European Union leaders were meeting to discuss migration to the bloc and how to stop the influx of refugees arriving via neighbouring Belarus.
EU members Poland and Lithuania have been struggling to cope with an unusually high number of migrants arriving at their borders with
Belarus in recent months.
The European Union is accusing President Alexander Lukashenko’s regime of using them to destabilise the 27-country bloc in retaliation for EU sanctions.
“We have to be decisive. We need decisions. We need actions and we should do this as soon as possible,” Lithuanian president Gitanas Nauseda said ahead of the talks.
Mr Nauseda was pushing for a review of the bloc’s legislation on migration policy to take into account the situation at the EU’s eastern borders.
According to Lithuanian media, he would be seeking EU funding for a physical barrier on the Baltic country’s border with Belarus.
Other EU states have been thinking about building fences.

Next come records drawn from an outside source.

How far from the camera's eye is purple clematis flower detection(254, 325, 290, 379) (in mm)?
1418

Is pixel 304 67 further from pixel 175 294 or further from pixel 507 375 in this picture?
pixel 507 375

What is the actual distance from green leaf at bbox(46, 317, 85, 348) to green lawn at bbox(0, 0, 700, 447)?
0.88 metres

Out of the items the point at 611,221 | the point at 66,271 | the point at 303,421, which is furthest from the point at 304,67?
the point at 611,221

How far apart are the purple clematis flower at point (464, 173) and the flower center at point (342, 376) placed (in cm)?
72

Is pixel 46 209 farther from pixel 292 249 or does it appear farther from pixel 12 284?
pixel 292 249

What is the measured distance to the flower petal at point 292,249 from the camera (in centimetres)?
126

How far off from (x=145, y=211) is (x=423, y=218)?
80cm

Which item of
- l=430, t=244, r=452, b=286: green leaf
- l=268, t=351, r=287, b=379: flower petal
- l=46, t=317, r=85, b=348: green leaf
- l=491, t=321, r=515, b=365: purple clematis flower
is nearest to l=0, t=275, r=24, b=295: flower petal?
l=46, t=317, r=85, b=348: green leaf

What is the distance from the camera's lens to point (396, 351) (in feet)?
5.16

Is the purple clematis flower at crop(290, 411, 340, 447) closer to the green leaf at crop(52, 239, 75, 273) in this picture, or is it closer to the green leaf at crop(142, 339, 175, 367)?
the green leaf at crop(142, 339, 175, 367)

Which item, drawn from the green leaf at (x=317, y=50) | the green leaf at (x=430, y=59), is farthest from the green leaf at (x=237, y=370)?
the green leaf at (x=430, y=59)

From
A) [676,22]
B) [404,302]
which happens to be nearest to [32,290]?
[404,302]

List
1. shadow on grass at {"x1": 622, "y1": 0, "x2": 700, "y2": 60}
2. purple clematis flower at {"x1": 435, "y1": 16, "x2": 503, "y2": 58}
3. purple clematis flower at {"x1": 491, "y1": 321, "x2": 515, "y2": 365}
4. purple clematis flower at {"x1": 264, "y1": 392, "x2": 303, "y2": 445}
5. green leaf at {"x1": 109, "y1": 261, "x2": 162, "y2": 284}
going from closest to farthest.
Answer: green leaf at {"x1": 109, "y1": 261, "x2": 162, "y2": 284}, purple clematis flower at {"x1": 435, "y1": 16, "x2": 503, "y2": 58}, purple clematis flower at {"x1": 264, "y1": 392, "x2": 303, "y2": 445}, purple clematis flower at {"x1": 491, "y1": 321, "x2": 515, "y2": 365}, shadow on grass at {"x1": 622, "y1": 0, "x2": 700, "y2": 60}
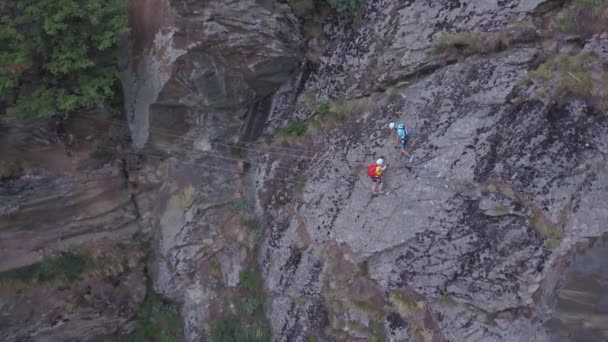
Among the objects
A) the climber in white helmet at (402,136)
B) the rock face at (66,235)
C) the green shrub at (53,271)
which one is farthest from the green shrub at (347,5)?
the green shrub at (53,271)

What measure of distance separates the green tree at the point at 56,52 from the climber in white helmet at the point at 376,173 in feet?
19.4

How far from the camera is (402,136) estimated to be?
30.0ft

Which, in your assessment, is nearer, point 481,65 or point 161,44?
point 481,65

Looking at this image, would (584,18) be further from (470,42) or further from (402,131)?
(402,131)

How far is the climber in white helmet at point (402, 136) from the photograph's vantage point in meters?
9.15

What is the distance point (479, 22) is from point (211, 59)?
564 centimetres

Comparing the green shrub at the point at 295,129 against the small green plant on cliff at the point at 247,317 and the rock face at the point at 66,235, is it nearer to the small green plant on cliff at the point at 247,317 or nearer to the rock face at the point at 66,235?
the small green plant on cliff at the point at 247,317

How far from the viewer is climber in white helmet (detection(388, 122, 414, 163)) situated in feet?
30.0

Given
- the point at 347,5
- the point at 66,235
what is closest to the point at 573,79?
the point at 347,5

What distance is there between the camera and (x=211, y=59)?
10.3 meters

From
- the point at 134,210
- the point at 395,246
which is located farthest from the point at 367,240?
the point at 134,210

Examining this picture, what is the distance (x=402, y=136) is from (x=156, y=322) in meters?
9.15

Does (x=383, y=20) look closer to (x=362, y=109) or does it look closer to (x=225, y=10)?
(x=362, y=109)

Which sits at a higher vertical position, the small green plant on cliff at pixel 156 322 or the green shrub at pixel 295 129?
the green shrub at pixel 295 129
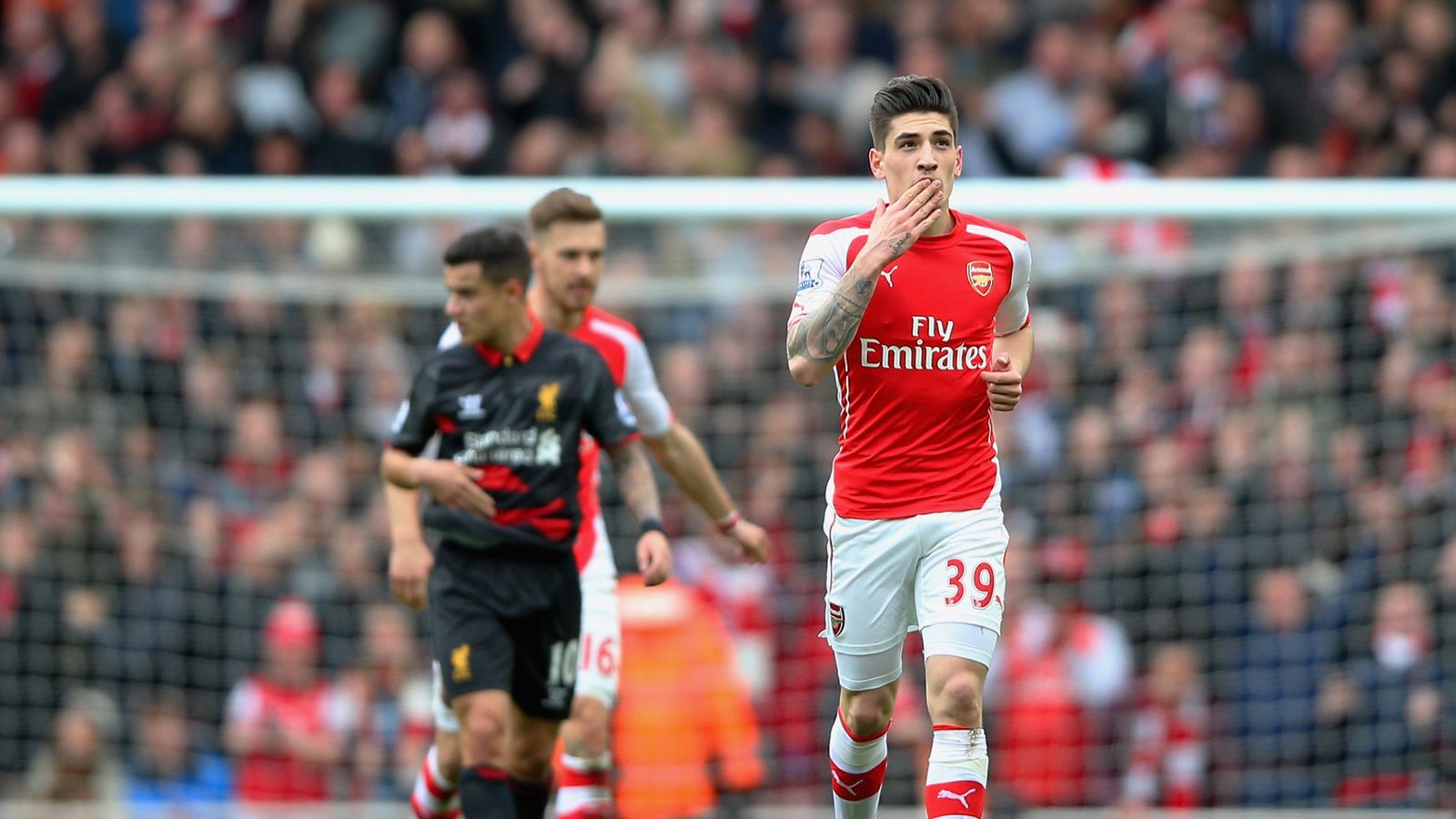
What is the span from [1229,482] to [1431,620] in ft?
3.81

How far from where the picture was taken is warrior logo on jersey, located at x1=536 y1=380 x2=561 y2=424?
23.1 feet

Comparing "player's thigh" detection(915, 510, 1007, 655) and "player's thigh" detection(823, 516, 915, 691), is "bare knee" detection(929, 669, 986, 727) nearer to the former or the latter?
"player's thigh" detection(915, 510, 1007, 655)

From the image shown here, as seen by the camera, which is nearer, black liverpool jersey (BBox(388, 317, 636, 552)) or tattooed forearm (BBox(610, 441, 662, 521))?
black liverpool jersey (BBox(388, 317, 636, 552))

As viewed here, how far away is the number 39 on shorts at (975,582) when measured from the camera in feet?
19.6

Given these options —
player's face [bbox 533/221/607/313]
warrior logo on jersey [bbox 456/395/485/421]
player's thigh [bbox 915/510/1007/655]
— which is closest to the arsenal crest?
player's thigh [bbox 915/510/1007/655]

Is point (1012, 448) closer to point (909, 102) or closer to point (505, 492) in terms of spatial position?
point (505, 492)

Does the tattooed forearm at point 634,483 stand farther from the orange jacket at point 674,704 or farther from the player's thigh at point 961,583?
the orange jacket at point 674,704

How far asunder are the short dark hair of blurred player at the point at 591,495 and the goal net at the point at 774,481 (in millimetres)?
1986

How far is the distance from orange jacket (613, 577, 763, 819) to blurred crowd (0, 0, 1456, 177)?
3784 mm

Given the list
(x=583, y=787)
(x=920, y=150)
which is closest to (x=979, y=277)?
(x=920, y=150)

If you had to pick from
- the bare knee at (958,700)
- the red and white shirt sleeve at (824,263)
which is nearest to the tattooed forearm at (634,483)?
the red and white shirt sleeve at (824,263)

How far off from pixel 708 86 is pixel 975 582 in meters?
7.93

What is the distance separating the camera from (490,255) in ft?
23.0

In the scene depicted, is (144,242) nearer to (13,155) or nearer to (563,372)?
(13,155)
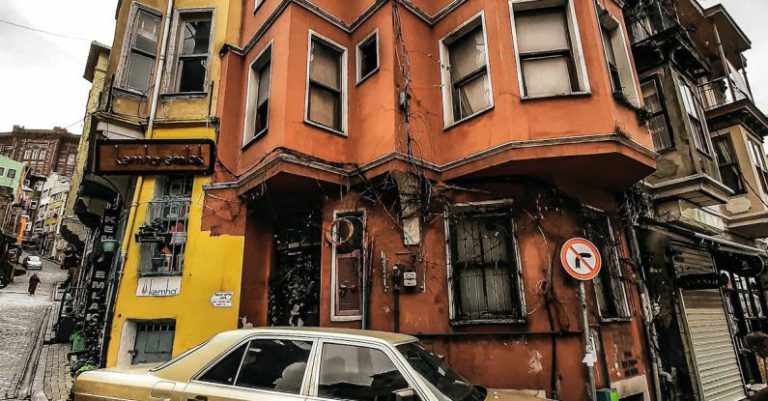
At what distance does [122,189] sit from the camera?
10.5m

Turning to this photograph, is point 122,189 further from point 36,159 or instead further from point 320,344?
point 36,159

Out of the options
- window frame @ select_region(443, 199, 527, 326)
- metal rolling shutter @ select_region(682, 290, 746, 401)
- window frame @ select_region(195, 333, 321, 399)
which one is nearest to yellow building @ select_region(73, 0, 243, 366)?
window frame @ select_region(443, 199, 527, 326)

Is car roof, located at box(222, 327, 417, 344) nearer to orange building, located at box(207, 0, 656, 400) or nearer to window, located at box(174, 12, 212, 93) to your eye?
orange building, located at box(207, 0, 656, 400)

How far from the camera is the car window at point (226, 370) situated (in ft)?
12.1

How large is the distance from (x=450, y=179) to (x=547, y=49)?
10.4 ft

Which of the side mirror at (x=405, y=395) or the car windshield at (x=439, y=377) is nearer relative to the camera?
the side mirror at (x=405, y=395)

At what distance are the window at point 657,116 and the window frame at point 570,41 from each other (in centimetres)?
410

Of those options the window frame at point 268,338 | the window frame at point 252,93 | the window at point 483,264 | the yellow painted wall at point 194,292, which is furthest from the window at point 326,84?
the window frame at point 268,338

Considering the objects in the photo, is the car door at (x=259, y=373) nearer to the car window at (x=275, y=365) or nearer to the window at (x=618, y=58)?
the car window at (x=275, y=365)

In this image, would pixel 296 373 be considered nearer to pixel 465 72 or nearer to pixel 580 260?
pixel 580 260

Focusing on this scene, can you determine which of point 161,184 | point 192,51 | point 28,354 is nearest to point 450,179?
point 161,184

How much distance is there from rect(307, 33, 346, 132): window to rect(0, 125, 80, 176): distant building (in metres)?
72.2

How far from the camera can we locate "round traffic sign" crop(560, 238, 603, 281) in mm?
6121

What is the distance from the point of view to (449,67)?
8641mm
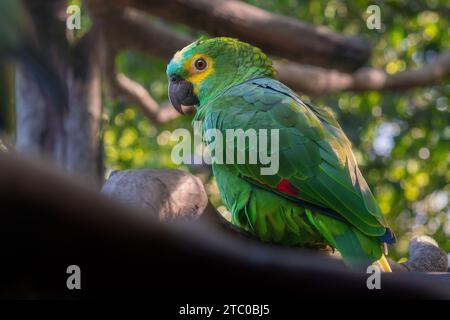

Earlier this month, the Polish government approved a Bill that would regulate the construction of a high barrier with motion sensors on the border with Belarus to deter people from crossing.
Thousands of migrants have been lured to Belarus on tourist visas and encouraged to cross into Poland, Lithuania and to a lesser extent Latvia.
Several people have died of exhaustion at the Polish-Belarusian border since August, when large numbers of people from Iraq, Iran, Syria and Afghanistan, but also from Africa, started trying to cross, hoping to eventually reach western European nations.
Germany said it had noticed an increase of illegal entries along the German-Polish border since August, registering about 4,500 such entries.
According to a draft of the meeting’s conclusions, EU leaders would agree that they would not “accept any attempt by third countries to instrumentalise migrants for political purposes” and condemn “such hybrid attacks at the EU’s borders”.
Josep Borrell, the EU’s top diplomat, said leaders would also looked at ways to stop airlines carrying migrants to Belarus.
“We have to hold the Belarusian government accountable for these actions, but also to have a look at the airlines and travel operators who are co-operating with this way of using human beings as arms, pushing (them) against the border, creating situations in which there is an extraordinary violation of human rights,” he said.
The migration numbers began increasing a year ago after the EU imposed sanctions on Mr Lukashenko’s government over the August 2020 presidential election, which the West views as rigged, and the security crackdown on the Belarusian opposition and peaceful protesters that followed.
Migration has been a sensitive and divisive topic since the arrival in Europe in 2015 of more than one million migrants, most of them refugees fleeing conflict in Syria. The exodus sparked one of the EU’s biggest political crises and member states have yet to find an agreement on a system that would guarantee shared responsibility for the new arrivals.